There are of course the contemporary cases of Manning, Assange, and Snowden.
It isn’t just military and intelligence whistleblowers that are attacked by government bodies. The 2001–2005 lead-in-water crisis in Washington DC was prolonged for years because high-placed health officials fired several whistleblowers in the department who tried to make the danger public. It was the independent intervention of Edwards that eventually revealed the source of the lead contamination and forced local and federal agencies to finally address the problem.

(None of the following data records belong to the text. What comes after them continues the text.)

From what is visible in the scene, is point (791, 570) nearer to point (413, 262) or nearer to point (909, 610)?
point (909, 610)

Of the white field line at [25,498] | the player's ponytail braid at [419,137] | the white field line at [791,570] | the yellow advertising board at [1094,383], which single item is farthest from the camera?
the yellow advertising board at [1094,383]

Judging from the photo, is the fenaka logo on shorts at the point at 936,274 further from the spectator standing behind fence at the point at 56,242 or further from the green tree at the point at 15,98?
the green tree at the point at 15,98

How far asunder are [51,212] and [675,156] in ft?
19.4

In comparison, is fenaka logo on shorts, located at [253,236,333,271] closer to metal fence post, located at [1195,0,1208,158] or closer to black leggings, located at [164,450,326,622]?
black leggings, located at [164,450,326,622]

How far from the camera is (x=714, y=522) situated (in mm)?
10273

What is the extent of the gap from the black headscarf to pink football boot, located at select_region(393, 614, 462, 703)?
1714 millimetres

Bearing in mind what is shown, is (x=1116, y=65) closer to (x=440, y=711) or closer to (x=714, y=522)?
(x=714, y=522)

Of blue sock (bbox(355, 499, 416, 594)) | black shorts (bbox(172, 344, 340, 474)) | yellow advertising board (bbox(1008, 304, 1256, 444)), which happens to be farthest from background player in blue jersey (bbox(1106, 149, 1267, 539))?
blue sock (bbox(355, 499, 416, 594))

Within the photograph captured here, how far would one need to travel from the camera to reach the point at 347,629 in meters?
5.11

Regarding the campaign against her family, LeeAnne said: “I want to help people in Flint. That’s my passion. It’s my community. But there’s only so much of me, and in a way [the Navy] has diverted some of my attention from what I’m trying to accomplish in Flint. But as far as getting me to stop, I’m not going to bow down to bullies.
“This is why people don’t whistleblow, because this is what happens. My biggest fear is that others will have to go through what we’ve gone through.”